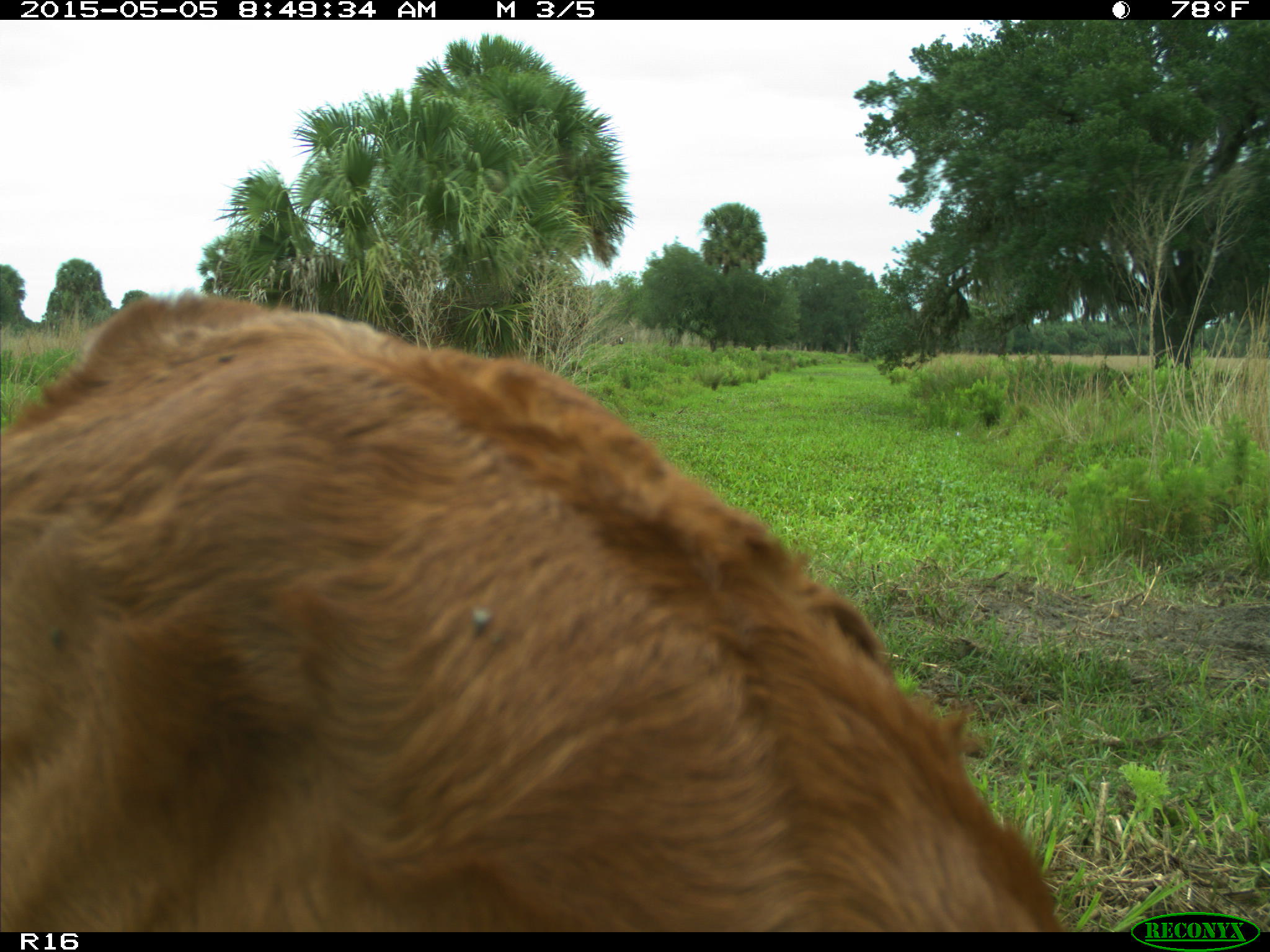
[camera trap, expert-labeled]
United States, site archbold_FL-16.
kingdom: Animalia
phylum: Chordata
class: Mammalia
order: Artiodactyla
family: Bovidae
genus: Bos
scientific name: Bos taurus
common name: domestic cow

····················

§ Task description: What is needed is an exact reproduction of the data, pictures excluded.

§ Result of the exercise:
[camera trap, expert-labeled]
United States, site archbold_FL-16.
kingdom: Animalia
phylum: Chordata
class: Mammalia
order: Artiodactyla
family: Bovidae
genus: Bos
scientific name: Bos taurus
common name: domestic cow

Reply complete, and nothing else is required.